**Selected excerpt**
A handy-dandy power bar. We have power bars attached to our computers and modems (where they also prevent power surges that can destroy hardware), our TV and related devices, and our microwave. Any item that has those little "user friendly" lights to indicate that they're in working order can be an electricity vampire, sucking energy from our home. Snap off the power bar switch, and their vampire habits aren't eating electricity unnecessarily -- especially our annoying microwave, which keeps flashing the words PRESS CLEAR CLEAR CLEAR HAVE A NICE COOKING TIME. Honestly, who came up with that brilliant message?

We'd like to think that future generations will have enough energy to live happily in the future, so that's why we try to live without electricity as much as possible... which brings me to another reminder. Earth Hour 2012 arrives at 8:30 on March 31st. How are you planning to live it, and carry it through to the rest of the year? For ideas, check www.earthhour.org.

P.S. Looking for more Simple Suggestions? Try here.

Friday, March 9, 2012

Sometimes I'm just so proud of my city...

Edmonton, Alberta, is an interesting city. We're known globally for two things: West Edmonton Mall, which was once the world's largest shopping centre, and the Edmonton Oilers (well, we'd be known globally for that if everyone in the world was a hockey fan in the 80s. I suspect if you mentioned our city in Madagascar today, you'd get a lot of blank looks).

Since the late 80s, Edmonton has also become a world leader in something that a lot of people aren't aware of -- Waste Management. When it was discovered that our landfill was reaching capacity too quickly back in those days, the City decided to start a residential recycling program that has developed and grown into a waste management Centre of Excellence. It is now being studied by people from all over the planet who are realizing that if we're going to survive as a species, our garbage needs to be properly handled: reduced, reused, recycled, recovered, composted, and all that other good earth-friendly stuff we can do with it.

What I was less aware of was that the City has carried this idea even further by hiring people that aren't generally considered to have the potential to be good employees. I knew that people with intellectual disabilities have been involved in recycling programs from the beginning, but I didn't know about all the other "second chances" that Quality One, the staffing department, has been creating... putting into practice one of my favourite sayings, attributed to Audrey Hepburn: "People, even more than things, have to be restored, renewed, revived, reclaimed and redeemed; never throw out anyone."

**Data listing**
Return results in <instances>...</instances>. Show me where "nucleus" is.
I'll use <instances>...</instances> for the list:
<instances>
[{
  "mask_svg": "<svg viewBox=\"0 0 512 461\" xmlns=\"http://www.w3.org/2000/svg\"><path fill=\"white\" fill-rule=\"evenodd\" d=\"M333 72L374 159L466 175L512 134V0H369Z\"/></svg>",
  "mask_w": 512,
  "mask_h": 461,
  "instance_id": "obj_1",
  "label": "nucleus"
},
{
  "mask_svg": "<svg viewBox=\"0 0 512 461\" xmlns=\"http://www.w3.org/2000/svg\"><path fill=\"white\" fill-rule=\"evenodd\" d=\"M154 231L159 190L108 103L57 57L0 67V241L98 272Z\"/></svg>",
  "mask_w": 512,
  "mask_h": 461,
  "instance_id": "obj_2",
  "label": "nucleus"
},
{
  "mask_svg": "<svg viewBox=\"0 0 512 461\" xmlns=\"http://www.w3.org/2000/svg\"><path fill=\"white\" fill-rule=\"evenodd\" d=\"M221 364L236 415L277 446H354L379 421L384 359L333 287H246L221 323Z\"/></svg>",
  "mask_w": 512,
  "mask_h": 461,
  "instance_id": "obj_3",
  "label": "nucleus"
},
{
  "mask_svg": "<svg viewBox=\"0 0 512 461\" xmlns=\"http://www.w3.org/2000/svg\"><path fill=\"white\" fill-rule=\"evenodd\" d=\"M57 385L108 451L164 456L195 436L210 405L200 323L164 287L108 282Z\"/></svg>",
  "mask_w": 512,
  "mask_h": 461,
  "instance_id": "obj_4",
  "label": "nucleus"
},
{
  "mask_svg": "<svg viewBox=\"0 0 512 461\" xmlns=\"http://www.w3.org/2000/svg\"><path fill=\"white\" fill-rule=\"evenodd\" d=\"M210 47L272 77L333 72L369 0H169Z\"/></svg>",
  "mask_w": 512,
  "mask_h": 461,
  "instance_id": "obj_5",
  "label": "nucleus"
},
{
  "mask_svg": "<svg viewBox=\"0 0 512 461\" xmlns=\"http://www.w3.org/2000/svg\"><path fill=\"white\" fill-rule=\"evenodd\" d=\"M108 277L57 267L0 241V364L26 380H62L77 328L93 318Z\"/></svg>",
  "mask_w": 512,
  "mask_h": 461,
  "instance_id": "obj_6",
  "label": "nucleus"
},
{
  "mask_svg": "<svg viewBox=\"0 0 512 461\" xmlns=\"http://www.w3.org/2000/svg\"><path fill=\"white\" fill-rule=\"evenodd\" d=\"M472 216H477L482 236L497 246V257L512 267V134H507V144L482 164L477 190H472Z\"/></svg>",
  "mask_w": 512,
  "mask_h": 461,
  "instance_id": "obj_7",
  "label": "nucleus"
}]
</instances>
* * *
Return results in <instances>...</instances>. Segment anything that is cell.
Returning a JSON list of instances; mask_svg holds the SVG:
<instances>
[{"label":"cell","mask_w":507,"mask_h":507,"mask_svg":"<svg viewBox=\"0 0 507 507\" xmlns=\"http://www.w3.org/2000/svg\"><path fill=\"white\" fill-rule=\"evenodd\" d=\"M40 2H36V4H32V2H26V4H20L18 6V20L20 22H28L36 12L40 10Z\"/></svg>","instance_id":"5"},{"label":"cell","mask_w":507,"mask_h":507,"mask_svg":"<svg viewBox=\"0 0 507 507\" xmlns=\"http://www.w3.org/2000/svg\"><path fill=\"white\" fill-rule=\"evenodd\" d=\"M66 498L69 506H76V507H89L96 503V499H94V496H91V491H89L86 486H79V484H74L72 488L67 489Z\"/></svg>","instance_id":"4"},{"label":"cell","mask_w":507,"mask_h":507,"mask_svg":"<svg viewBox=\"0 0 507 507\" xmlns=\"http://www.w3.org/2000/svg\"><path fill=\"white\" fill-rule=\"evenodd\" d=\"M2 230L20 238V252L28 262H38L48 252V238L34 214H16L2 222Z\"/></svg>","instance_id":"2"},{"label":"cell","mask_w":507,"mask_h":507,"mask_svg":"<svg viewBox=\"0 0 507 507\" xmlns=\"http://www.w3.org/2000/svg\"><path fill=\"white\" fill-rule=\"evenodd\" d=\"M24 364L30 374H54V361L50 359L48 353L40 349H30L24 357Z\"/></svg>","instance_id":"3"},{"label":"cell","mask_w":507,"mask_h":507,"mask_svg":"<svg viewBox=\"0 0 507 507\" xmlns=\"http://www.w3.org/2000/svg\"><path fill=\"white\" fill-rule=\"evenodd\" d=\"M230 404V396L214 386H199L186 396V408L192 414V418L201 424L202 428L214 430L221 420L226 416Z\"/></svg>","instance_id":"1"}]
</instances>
...
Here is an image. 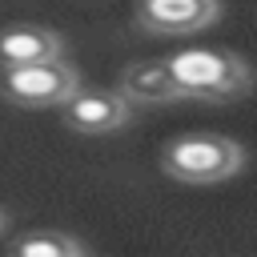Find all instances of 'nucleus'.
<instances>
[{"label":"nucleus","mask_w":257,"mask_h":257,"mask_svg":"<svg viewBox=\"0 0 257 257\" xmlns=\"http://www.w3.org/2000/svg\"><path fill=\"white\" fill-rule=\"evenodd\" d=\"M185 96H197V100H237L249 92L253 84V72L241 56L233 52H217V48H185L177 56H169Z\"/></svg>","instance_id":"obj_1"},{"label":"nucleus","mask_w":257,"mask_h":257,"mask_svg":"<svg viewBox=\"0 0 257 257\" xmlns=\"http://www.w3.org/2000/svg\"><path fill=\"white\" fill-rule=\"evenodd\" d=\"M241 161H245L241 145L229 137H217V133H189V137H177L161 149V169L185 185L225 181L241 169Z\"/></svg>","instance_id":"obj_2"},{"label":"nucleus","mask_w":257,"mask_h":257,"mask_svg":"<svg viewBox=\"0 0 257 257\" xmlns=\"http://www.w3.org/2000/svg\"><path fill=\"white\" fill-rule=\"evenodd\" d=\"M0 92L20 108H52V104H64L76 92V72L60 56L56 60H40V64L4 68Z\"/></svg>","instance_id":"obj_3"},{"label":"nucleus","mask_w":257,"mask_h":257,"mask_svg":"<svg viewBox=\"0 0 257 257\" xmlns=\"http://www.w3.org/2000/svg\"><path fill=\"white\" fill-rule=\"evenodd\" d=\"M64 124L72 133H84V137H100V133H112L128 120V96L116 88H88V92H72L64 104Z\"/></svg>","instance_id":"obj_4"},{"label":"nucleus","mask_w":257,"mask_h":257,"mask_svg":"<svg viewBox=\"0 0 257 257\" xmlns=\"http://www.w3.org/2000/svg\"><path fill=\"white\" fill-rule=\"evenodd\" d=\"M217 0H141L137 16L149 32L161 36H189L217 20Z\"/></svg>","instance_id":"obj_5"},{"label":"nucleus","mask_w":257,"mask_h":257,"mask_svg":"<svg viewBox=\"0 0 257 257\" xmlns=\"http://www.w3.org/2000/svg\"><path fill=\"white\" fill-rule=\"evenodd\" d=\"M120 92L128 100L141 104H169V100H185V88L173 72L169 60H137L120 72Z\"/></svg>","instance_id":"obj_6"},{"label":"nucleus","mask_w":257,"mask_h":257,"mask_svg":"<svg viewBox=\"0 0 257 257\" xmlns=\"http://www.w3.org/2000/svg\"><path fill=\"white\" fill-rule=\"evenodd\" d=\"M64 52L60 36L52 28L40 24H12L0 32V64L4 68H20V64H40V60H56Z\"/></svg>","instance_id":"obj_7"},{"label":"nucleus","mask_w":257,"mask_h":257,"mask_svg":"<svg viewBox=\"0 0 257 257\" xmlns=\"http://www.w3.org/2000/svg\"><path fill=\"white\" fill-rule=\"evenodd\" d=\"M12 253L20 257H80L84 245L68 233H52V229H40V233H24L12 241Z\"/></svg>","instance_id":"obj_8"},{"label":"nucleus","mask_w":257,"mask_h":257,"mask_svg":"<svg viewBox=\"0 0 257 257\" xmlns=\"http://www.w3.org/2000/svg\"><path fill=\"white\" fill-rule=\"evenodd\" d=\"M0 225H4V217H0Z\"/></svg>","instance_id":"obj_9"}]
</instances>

**Exercise tasks**
1. Name each word in the quotation attributed to Audrey Hepburn in the blog excerpt that says what people "have to be."
2. Reproduce the passage of the blog excerpt starting at "We'd like to" and ending at "Simple Suggestions? Try here.".

**Answers for this exercise**
1. restored, renewed, revived, reclaimed, redeemed

2.
We'd like to think that future generations will have enough energy to live happily in the future, so that's why we try to live without electricity as much as possible... which brings me to another reminder. Earth Hour 2012 arrives at 8:30 on March 31st. How are you planning to live it, and carry it through to the rest of the year? For ideas, check www.earthhour.org.

P.S. Looking for more Simple Suggestions? Try here.